**REQUIRED TASK**
Revise the records below by replacing every occurrence of "Considering" with "Given" and leaving all other text unchanged.

**INPUT MATERIAL**
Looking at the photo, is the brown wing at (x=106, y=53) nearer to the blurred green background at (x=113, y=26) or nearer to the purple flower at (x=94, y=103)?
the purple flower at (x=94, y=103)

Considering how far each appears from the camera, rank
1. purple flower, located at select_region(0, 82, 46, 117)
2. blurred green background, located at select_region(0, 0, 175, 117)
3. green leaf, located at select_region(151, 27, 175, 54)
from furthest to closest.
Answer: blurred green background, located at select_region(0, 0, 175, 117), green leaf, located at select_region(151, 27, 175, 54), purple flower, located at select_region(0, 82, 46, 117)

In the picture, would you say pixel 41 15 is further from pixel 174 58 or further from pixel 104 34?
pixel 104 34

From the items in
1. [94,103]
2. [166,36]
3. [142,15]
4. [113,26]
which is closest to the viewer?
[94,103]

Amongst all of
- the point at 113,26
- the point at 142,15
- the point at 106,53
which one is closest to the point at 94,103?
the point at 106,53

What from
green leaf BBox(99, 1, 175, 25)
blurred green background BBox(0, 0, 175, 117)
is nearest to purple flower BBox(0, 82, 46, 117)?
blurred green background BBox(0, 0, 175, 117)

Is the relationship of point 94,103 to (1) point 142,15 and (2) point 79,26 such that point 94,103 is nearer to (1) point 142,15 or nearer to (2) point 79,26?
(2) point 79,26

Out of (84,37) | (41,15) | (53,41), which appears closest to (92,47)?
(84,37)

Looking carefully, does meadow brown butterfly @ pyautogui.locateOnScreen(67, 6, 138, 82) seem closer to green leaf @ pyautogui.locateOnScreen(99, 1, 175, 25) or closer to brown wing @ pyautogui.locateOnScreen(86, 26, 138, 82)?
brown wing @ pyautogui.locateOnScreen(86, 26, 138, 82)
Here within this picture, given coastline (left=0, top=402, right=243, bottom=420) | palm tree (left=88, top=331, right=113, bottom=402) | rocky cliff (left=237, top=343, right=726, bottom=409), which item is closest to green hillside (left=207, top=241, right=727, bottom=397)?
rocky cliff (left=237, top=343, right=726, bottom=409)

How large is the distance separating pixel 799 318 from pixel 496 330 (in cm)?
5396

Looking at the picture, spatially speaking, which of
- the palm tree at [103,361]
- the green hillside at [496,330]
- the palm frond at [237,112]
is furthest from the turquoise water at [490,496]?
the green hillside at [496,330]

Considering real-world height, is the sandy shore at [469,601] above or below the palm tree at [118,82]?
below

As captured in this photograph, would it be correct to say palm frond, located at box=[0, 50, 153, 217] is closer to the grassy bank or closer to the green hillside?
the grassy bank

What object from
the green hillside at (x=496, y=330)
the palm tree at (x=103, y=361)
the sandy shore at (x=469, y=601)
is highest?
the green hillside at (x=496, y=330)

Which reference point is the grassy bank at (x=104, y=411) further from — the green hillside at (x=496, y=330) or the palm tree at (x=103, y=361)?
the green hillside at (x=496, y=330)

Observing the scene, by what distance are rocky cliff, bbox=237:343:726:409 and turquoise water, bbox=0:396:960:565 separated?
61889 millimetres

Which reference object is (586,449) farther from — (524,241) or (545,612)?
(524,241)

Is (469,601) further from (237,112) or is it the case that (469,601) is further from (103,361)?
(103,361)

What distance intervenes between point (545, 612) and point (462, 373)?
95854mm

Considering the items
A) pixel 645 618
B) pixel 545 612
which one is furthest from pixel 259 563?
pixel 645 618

**WRITTEN RESPONSE**
Looking at the photo, is the brown wing at (x=106, y=53) nearer to the blurred green background at (x=113, y=26) or nearer to the purple flower at (x=94, y=103)?
the purple flower at (x=94, y=103)

Given how far each appears from the camera, rank
1. purple flower, located at select_region(0, 82, 46, 117)
2. blurred green background, located at select_region(0, 0, 175, 117)
3. green leaf, located at select_region(151, 27, 175, 54)
from furthest to closest.
Answer: blurred green background, located at select_region(0, 0, 175, 117), green leaf, located at select_region(151, 27, 175, 54), purple flower, located at select_region(0, 82, 46, 117)

In the picture, would you say pixel 41 15 is further from pixel 174 58 or further from pixel 104 34?
pixel 104 34

From the items in
1. [94,103]
2. [166,36]
3. [142,15]
4. [113,26]
which is closest to the viewer?
[94,103]

Amongst all of
- the point at 113,26
- the point at 142,15
- the point at 106,53
which one is closest to the point at 94,103?
the point at 106,53

What from
green leaf BBox(99, 1, 175, 25)
blurred green background BBox(0, 0, 175, 117)
is nearest to purple flower BBox(0, 82, 46, 117)?
blurred green background BBox(0, 0, 175, 117)

Is the relationship of point 94,103 to (1) point 142,15 and (2) point 79,26 such that point 94,103 is nearer to (1) point 142,15 or nearer to (2) point 79,26?
(2) point 79,26

Out of (84,37) | (41,15) | (53,41), which appears closest to (92,47)?
(84,37)

Looking carefully, does meadow brown butterfly @ pyautogui.locateOnScreen(67, 6, 138, 82) seem closer to green leaf @ pyautogui.locateOnScreen(99, 1, 175, 25) or closer to brown wing @ pyautogui.locateOnScreen(86, 26, 138, 82)?
brown wing @ pyautogui.locateOnScreen(86, 26, 138, 82)
Here within this picture, given coastline (left=0, top=402, right=243, bottom=420) | palm tree (left=88, top=331, right=113, bottom=402) | rocky cliff (left=237, top=343, right=726, bottom=409), which item is closest to green hillside (left=207, top=241, right=727, bottom=397)?
rocky cliff (left=237, top=343, right=726, bottom=409)

How large is the distance separating pixel 799 318 from pixel 496 330 (in cm)?
5396

Looking at the picture, spatially speaking, which of
- the palm tree at [103,361]
- the green hillside at [496,330]
- the palm frond at [237,112]
is furthest from the turquoise water at [490,496]?
the green hillside at [496,330]

Given real-world height, is the sandy shore at [469,601] above or below the palm tree at [118,82]?
below

As captured in this photograph, would it be correct to say palm frond, located at box=[0, 50, 153, 217] is closer to the grassy bank or closer to the green hillside?
the grassy bank

What object from
the green hillside at (x=496, y=330)
the palm tree at (x=103, y=361)
the sandy shore at (x=469, y=601)
is highest?
the green hillside at (x=496, y=330)

Which reference point is the grassy bank at (x=104, y=411) further from — the green hillside at (x=496, y=330) or the palm tree at (x=103, y=361)?
the green hillside at (x=496, y=330)

Observing the scene, by what distance are rocky cliff, bbox=237:343:726:409 and turquoise water, bbox=0:396:960:565 separated?
61889 millimetres

Which reference object is (586,449) farther from — (524,241) or (545,612)?
(524,241)

Is (469,601) further from (237,112) or is it the case that (469,601) is further from (103,361)?
(103,361)

What distance intervenes between point (545, 612) and point (462, 373)?
95854mm

Given the items
A) pixel 645 618
B) pixel 545 612
which one is furthest from pixel 259 563?
pixel 645 618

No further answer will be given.